Education is the most powerful equalizer, but we treat it like a luxury good. Minnesota is home to some of the most well-respected learning institutions in the world. And, also some of the most expensive. We have four-year colleges that charge upwards of seventy-six thousand dollars a year in a state where the median household income is seventy-seven.
We scramble for scholarships and financial aid and sit at kitchen tables doing the kind of math that would make an accountant’s stomach hurt. It is unsustainable. It is not good for our daughters. It is not good for our sons.
Did you know?
Less than 70% of undergraduate students at the University of Minnesota complete a four-year degree in six years.
In 2021, University of Minnesota - Twin Cities data revealed that less than 70% of graduates completed their degrees within four years. Only 83% completed their degrees within six. I want you to think about that for a moment. Students attending our flagship school, a school with a 5-billion-dollar endowment, regularly take six years to earn a four-year degree.

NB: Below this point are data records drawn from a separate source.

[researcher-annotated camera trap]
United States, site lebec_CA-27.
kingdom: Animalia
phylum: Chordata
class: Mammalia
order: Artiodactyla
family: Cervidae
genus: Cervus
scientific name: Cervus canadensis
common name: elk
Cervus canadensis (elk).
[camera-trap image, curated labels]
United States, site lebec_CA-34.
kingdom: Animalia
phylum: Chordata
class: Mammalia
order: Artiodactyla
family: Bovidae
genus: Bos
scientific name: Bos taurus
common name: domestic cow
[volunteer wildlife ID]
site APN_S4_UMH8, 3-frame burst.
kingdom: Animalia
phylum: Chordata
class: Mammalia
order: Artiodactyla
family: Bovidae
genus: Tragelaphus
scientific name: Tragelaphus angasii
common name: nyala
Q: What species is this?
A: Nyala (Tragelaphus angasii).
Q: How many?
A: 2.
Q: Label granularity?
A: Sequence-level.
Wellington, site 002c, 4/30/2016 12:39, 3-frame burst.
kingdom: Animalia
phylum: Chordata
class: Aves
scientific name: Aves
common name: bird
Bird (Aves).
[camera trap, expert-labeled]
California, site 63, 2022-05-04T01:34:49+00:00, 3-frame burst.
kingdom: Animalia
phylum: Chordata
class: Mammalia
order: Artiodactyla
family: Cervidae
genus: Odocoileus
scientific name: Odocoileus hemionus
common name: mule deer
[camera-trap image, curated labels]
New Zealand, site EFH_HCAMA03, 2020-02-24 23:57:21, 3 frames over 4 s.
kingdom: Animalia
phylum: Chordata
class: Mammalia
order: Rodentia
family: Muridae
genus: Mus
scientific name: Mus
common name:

How does a young man or woman with six years of college debt and an unaffordable housing market survive? They don’t.
For those who strive for four-year degrees, the cost of tuition must come down. We also need to re-focus our efforts on our two-year colleges and trade schools, which are cost-effective gateways to meaningful work and economic security.
Bottom line: Young people should know that we value those who build. We need less debt, and more marketable skills. We need fewer MITs and more MCTCs. We need fewer coders and more carpenters. More plumbers, electricians, solar energy technicians. This is how we ensure we have enough trained hands for the challenges that we face.